As understanding of the role of genes in cancer and other serious disease such as Huntington’s grows, more families will face the heartbreak — and difficult decisions — Alison and her family have had to endure.
The question is what those who carry such genes do with their knowledge. ‘With some genes, such as the faulty BRCA 1, preventative surgery may ultimately be necessary — but even in these situations there needs to be a little time to let the news and shock settle before anything is done,’ says Alison Lashwood, a consultant genetic counsellor and clinical lead in pre-implantation genetic diagnosis at Guy’s and St Thomas’ nHS Trust in London.
‘If a parent discovers they carry genes linked to inherited illnesses, they first need to have some thinking time of their own.
‘Then they should speak to a genetics counsellor to get accurate information so they know the exact nature of their situation.

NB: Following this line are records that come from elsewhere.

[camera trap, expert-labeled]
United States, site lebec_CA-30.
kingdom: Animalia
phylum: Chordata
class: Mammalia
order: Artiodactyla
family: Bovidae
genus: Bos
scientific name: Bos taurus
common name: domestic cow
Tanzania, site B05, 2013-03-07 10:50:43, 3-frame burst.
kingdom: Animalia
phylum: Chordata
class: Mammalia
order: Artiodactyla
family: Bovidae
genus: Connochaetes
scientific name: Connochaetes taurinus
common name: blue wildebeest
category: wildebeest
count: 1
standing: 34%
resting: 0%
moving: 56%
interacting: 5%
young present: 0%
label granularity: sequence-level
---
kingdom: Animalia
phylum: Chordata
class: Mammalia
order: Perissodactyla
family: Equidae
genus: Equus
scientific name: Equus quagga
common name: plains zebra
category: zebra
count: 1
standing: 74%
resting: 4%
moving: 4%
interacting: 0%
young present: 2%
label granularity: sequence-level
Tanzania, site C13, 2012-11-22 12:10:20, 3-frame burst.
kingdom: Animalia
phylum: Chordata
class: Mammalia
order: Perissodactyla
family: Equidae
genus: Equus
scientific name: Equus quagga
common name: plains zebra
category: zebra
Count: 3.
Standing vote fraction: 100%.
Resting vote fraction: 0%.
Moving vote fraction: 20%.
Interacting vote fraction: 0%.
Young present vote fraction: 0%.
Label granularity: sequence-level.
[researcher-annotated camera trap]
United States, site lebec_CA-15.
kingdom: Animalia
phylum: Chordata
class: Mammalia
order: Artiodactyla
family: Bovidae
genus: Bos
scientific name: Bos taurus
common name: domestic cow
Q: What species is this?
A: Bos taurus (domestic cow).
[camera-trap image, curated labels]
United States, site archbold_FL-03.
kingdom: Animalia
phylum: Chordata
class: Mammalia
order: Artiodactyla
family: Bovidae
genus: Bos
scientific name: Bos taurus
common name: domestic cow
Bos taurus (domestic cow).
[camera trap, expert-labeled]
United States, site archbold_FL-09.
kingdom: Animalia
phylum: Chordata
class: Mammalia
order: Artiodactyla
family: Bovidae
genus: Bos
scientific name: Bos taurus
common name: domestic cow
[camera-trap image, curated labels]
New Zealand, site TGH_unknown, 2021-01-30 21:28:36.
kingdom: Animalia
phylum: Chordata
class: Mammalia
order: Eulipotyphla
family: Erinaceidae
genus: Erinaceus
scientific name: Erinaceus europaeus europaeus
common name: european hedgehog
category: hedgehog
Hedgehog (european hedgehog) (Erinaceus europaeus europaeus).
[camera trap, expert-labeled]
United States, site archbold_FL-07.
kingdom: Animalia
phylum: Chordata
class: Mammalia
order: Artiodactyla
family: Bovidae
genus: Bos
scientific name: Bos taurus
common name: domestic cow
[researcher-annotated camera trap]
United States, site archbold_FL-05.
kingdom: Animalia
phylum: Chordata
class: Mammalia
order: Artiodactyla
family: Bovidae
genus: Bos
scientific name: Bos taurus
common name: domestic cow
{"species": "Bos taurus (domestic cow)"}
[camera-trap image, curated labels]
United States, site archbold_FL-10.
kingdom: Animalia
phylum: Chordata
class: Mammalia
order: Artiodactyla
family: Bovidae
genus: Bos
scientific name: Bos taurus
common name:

Then they should speak to their children.’
Meanwhile, Professor evans says it is vital for women to understand the possibilities of inheriting the faulty BRCA 1 or 2 gene from both sides of their family and to tell doctors if they have a breast or ovarian cancer history in first-degree relatives — ie, parents or siblings, including male relatives who have had prostate cancer, which can be associated with the faulty genes.
It is also known that people are more likely to have the faulty genes if, as well as breast cancer, a close relative (male or female) has had pancreatic cancer.
By the same token, men should be increasingly aware of developing prostate cancer if there is genetic breast cancer in the family.
For Gerry, the message is simple: ‘I’ve now learnt, to all our great cost, that male carriers can live long and healthy lives, unaware they can pass it on to the next generation.
‘If I’d known from early on, at least Alison could have maybe had more of a chance to take pre- emptive action to avoid cancer.’
Alison, who is on a form of maintenance chemotherapy every three weeks to keep the cancer at bay, is emphatic: ‘My cancer could have been avoided if only I had known about the male link.
‘My mission is for women to understand about the connection with their father’s family history.’